A Western diplomat said Libya’s new leaders need to come out more strongly against the culture of revenge, and hold the former fighters accountable for their actions.
Failure to resolve such conflicts and bring regime supporters, including in the badly damaged loyalist towns of Sirte and Bani Walid, into the fold could destabilize Libya and hamper the attempted transition to democracy, the diplomat warned, speaking on condition of anonymity because of the sensitive subject matter.
However, people in Misrata, which was heavily damaged during the war, are in no mood for reconciliation. The port city of 300,000 rose up early against Gadhafi and came under a weekslong siege by Gadhafi fighters, many from Tawergha which served as a staging ground for the loyalists. Nearly 1,300 Misrata residents were killed and thousands wounded in the fighting, city officials say.

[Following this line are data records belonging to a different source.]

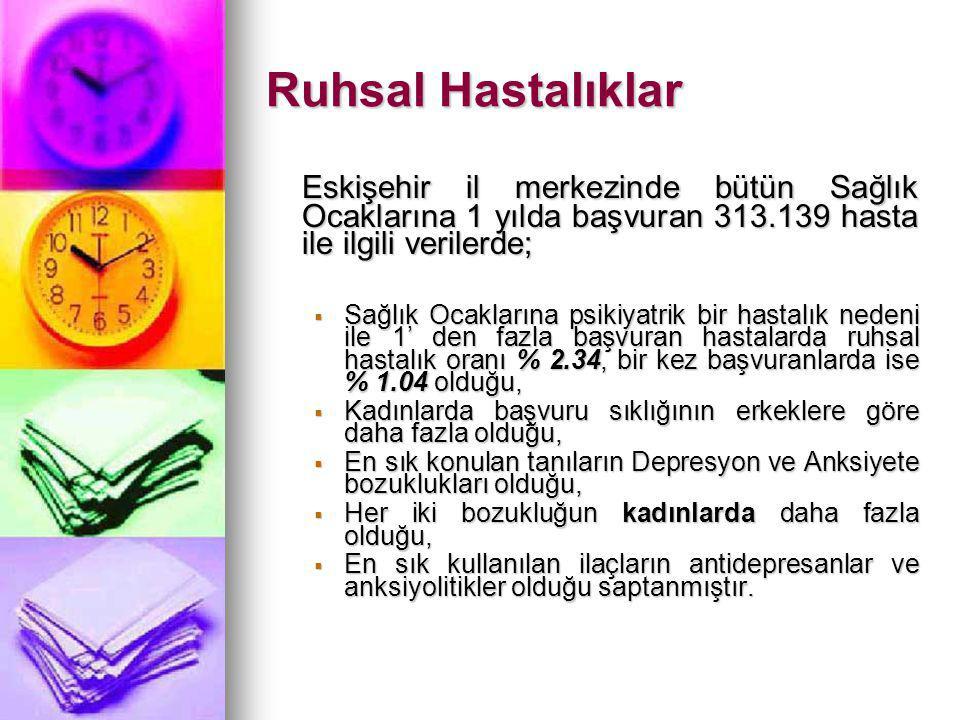 Ruhsal Hastalıklar Eskişehir il merkezinde bütün Sağlık Ocaklarına 1 yılda başvuran 313.139 hasta ile ilgili verilerde;  Sağlık Ocaklarına psikiyatri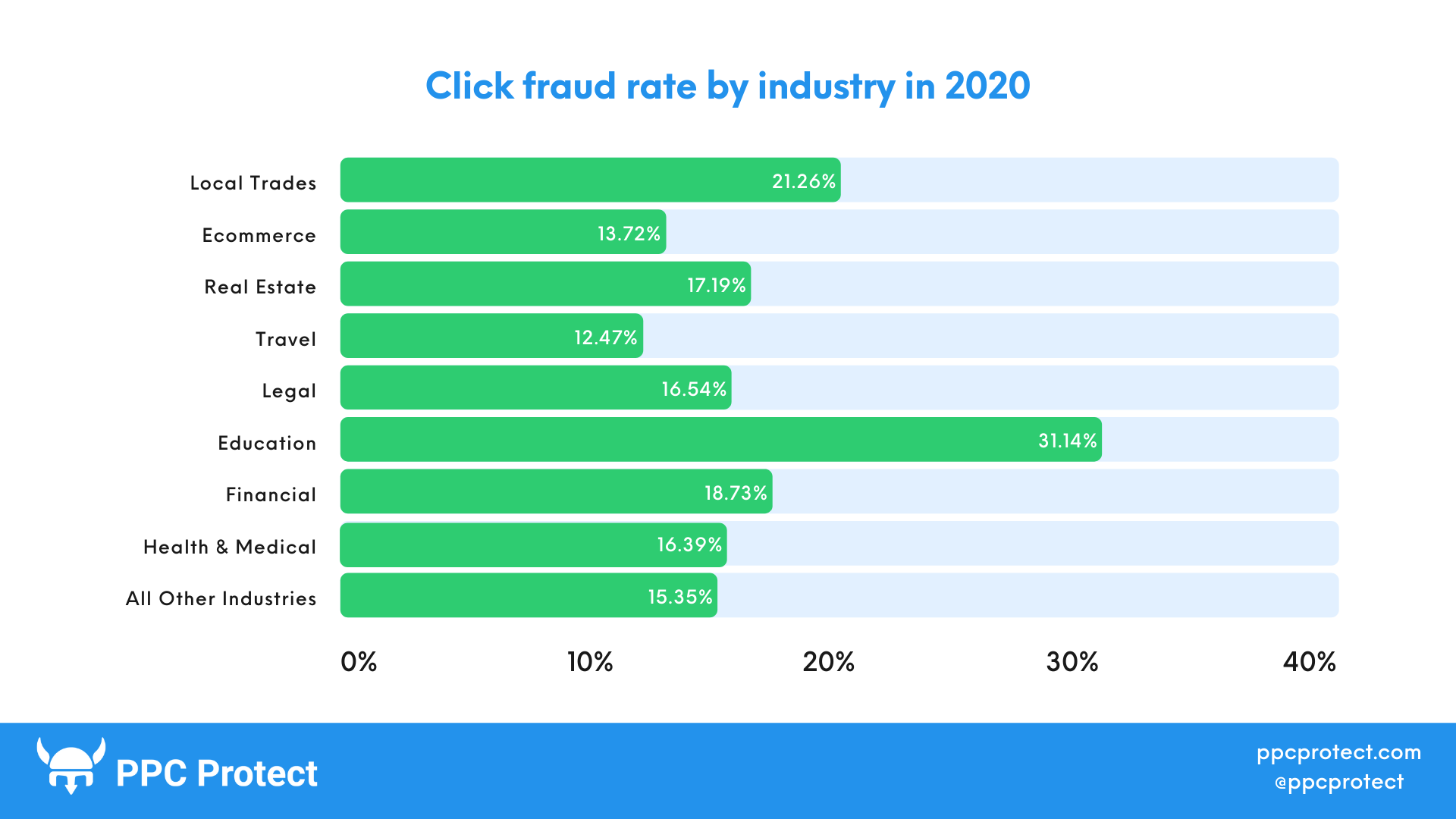 The Global PPC Click Fraud Report 2020-21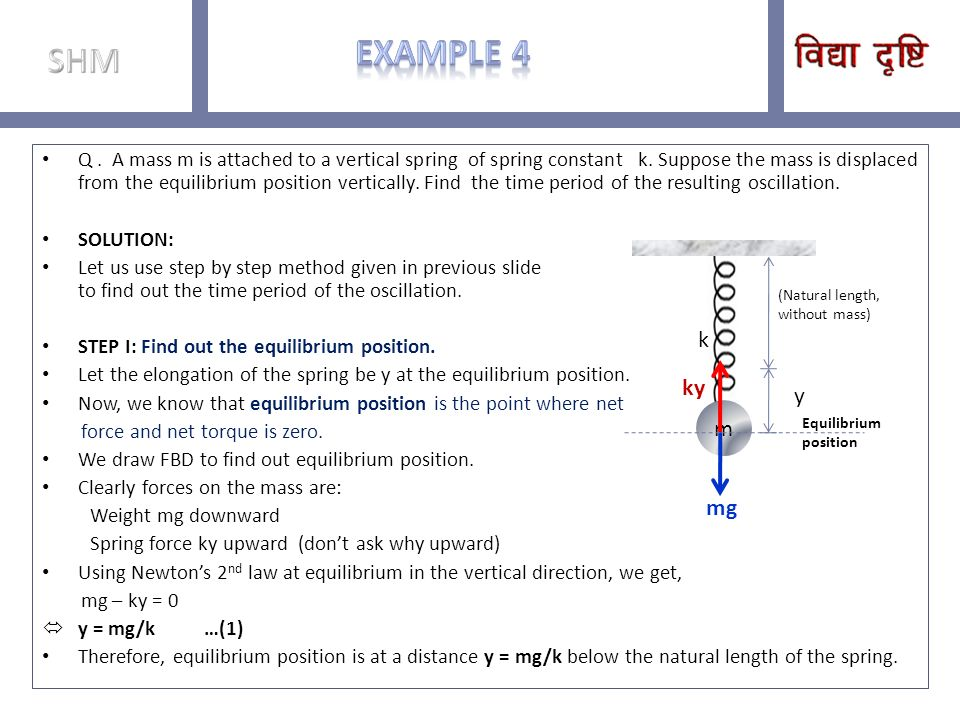 SHM Example 4.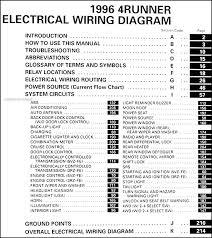 96 toyota 4runner wiring diagram wiring diagram 1996 toyota 4runner wiring diagram manual original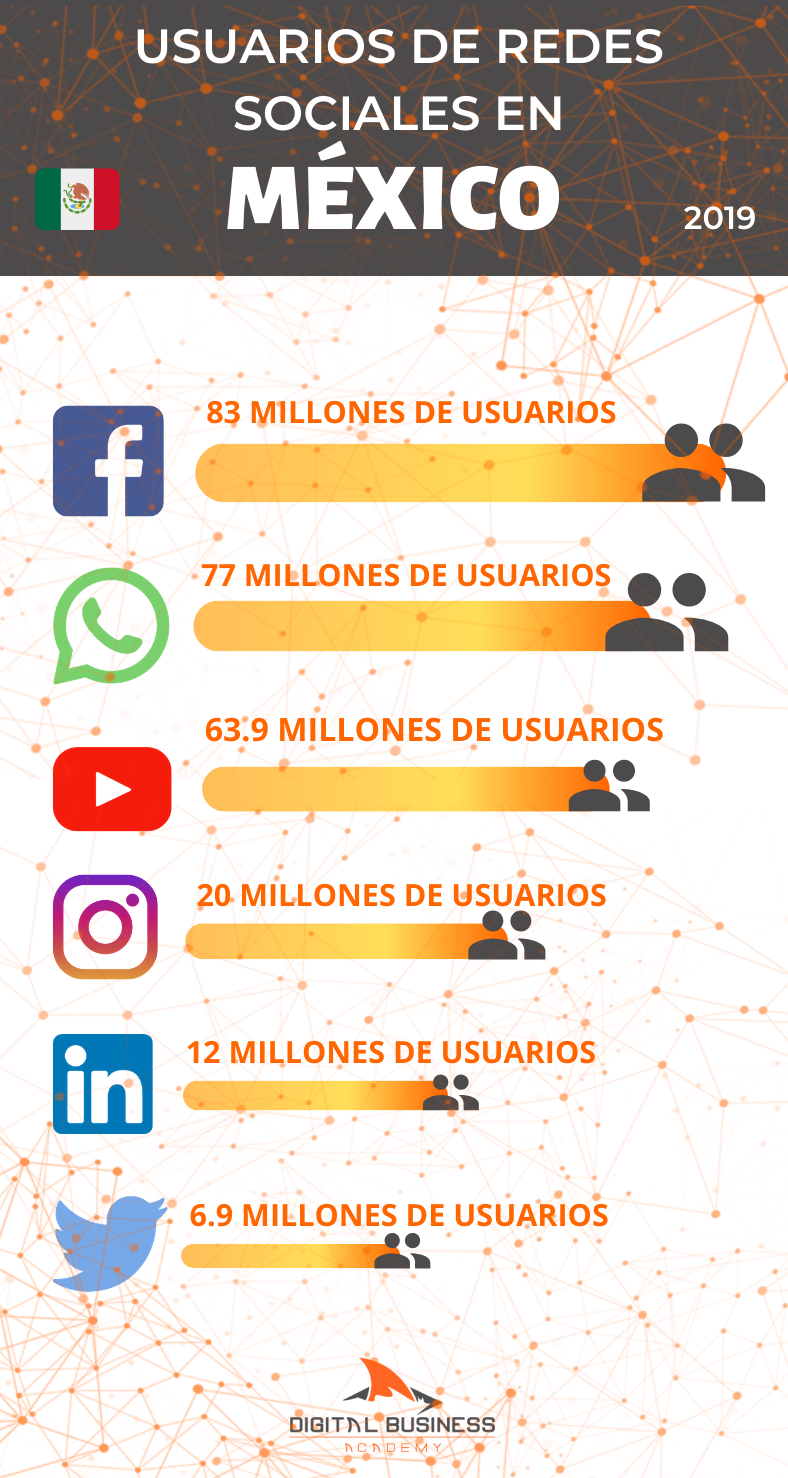social-media-usuarios-redes-méxico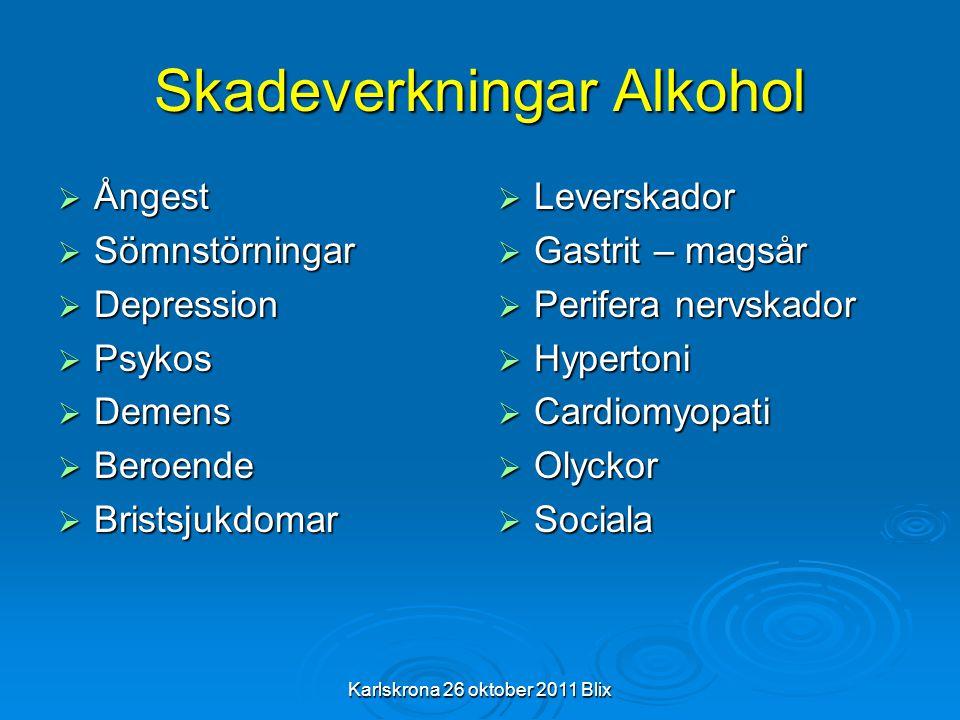 Karlskrona 26 oktober 2011 Blix Skadeverkningar Alkohol  Ångest  Sömnstörningar  Depression  Psykos  Demens  Beroende  Bristsjukdomar  Leversk
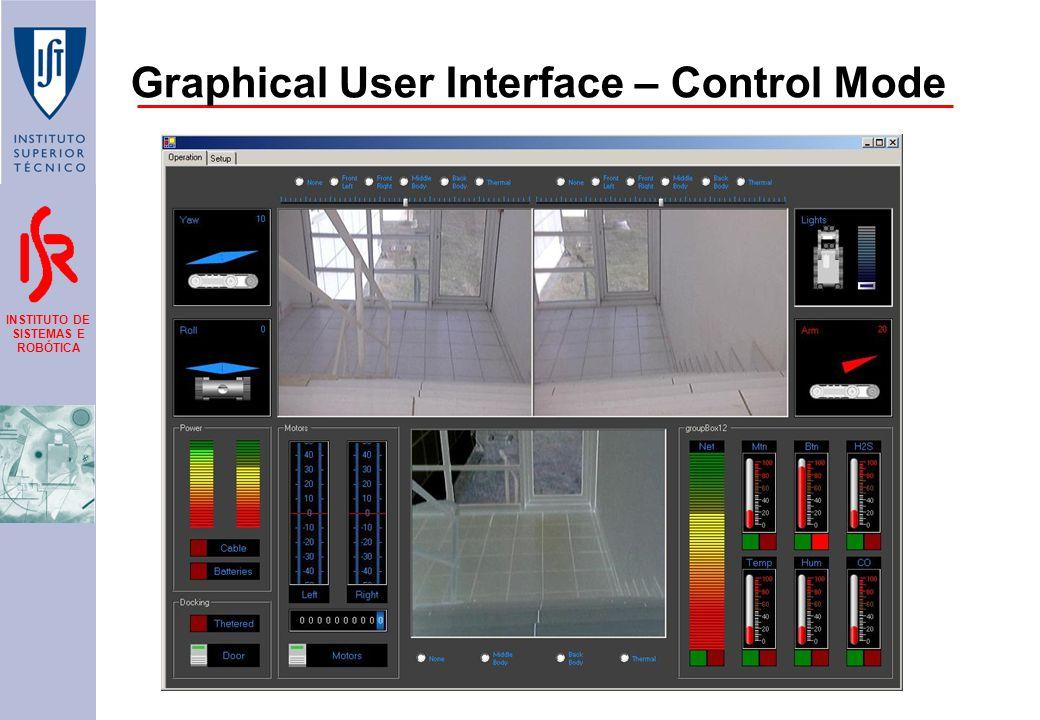 INSTITUTO DE SISTEMAS E ROBÓTICA Graphical User Interface – Control Mode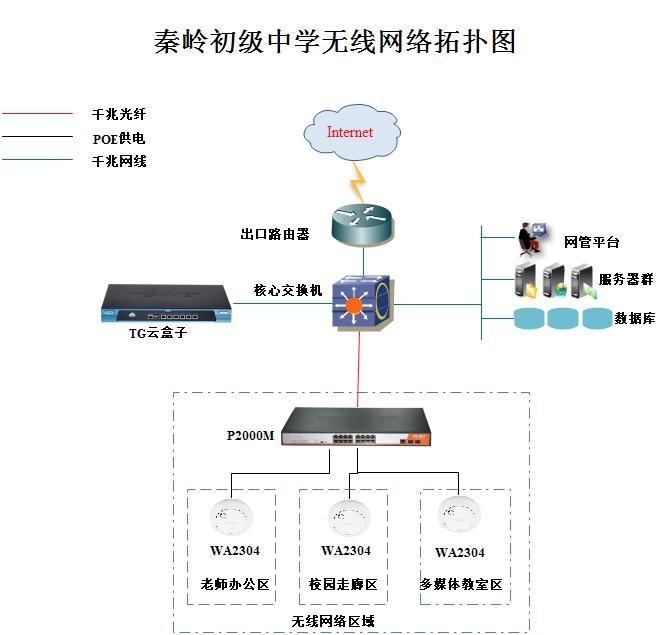 中学校园网络拓扑结构图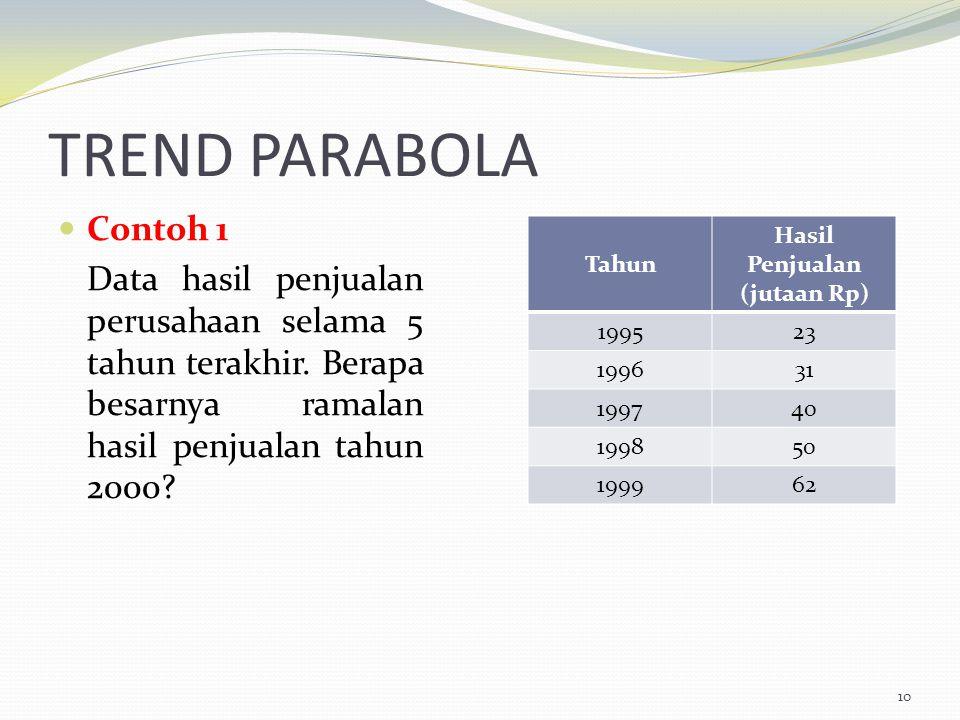 TREND PARABOLA Contoh 1 Data hasil penjualan perusahaan selama 5 tahun terakhir. Berapa besarnya ramalan hasil penjualan tahun 2000? 10 Tahun Hasil Pe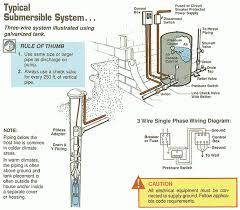 deep well water pump wiring diagram wiring diagram 220v well pump wiring diagram home diagrams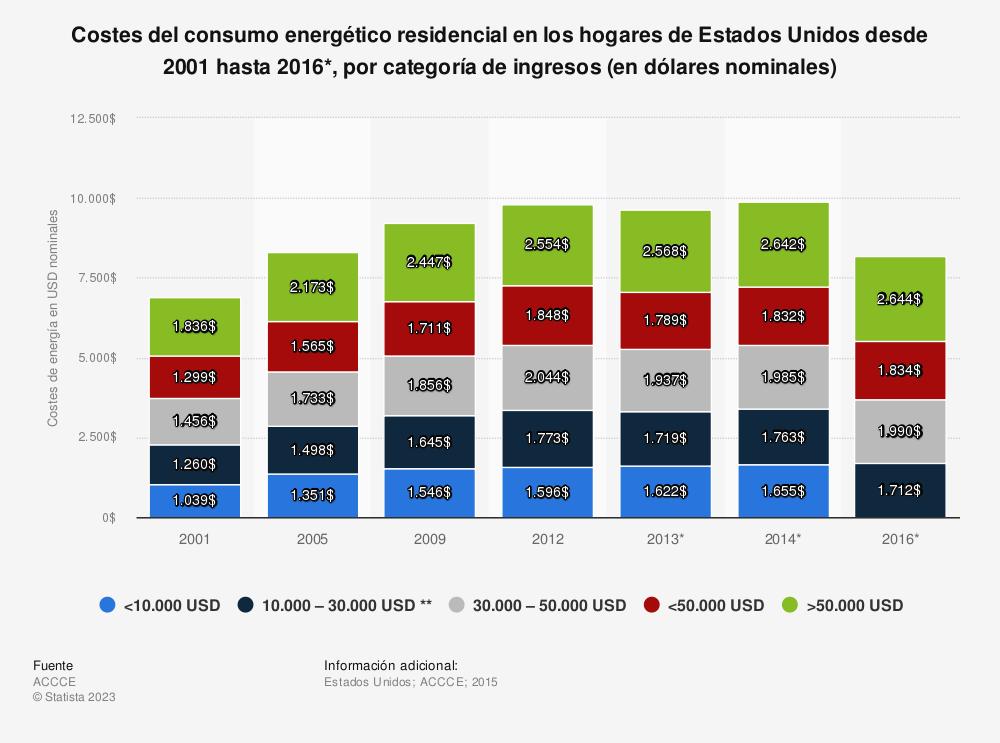 Estadística: Costes del consumo energético residencial en los hogares de Estados Unidos desde 2001 hasta 2016*, por categoría de ingresos (en dólares nominales) | Statista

Misrata officials have accused the Tawerghans, some of them descendants of African slaves, of particular brutality during the war, including alleged acts of rape and looting. During the siege, Gadhafi fighters sniped at residents from roof tops and shelled the city indiscriminately.
Ibrahim Beitelmal, spokesman for Misrata’s military council, said he believes Tawergha should be wiped off the map, but that the final decision is up to the national leadership. ”If it was my decision, I would want to see Tawergha gone. It should not exist,” said Beitelmal, whose 19-year-old son was killed in the fighting on Tripoli Street.
Misrata fighters captured Tawergha in mid-August, just days before the fall of the capital Tripoli dealt a fatal blow to the Gadhafi regime and forced the dictator into hiding in his hometown of Sirte.
Most of Tawergha’s residents fled as the Misrata brigades approached, according to the U.N. Office for the Coordination of Humanitarian Affairs. Human Rights Watch said in a report Sunday that more than 100 civilians stayed in their homes, but that the militias quickly forced them out.
For the past two months, Tawergha has been a ghost town, with access roads blocked by earthen mounds and other obstacles. Road signs pointing to Tawergha have been painted over. Misrata brigades have scribbled slogans on the walls of abandoned homes.
”The Tawergha are the rats of Gadhafi,” read graffiti on one facade, using Gadhafi’s derogatory name for his opponents. The fallen regime had tried to ensure Tawergha’s loyalty with promises of jobs and investment, and while some of the homes there were ramshackle, the town also boasted a modern school, medical clinic and rows of new apartment buildings.
A tour of Tawergha on Friday showed widespread vandalism. The school, clinic, small shops and modern apartments had been ransacked, with some rooms burned and contents of closets strewn on the ground.
Human Rights Watch said its team saw militias and individuals from Misrata set 12 homes on fire during a three-day period in early October. On Oct. 25, the team saw trucks drive out of Tawergha with furniture and carpets that had apparently been looted, and that Misrata fighters who claimed to be guarding the town did not intervene.
Two Misrata fighters driving through Tawergha on Friday said the town’s residents are no longer welcome. ”They will have to find a different place and build houses there,” said 22-year-old Naji Akhlaf, standing outside a small grocery that had been largely emptied out, with cartons of juice strewn across the entrance.
”This is the best solution so we can relax and get on with our lives,” he said.
Tawerghans also lived in other parts of Libya, including in Misrata where a rundown apartment complex that once housed hundreds of them is to be razed. City officials say the complex is also home to non-Tawerghans and is being torn down because it’s unsanitary and unsafe. Tawerghans have fled those apartments and their neighbors said they won’t allow them back.
Human Rights Watch, citing interviews with dozens of Tawerghans, said they gave credible accounts of arbitrary arrests and beatings of detainees by Misrata militias, including descriptions of two deaths in custody.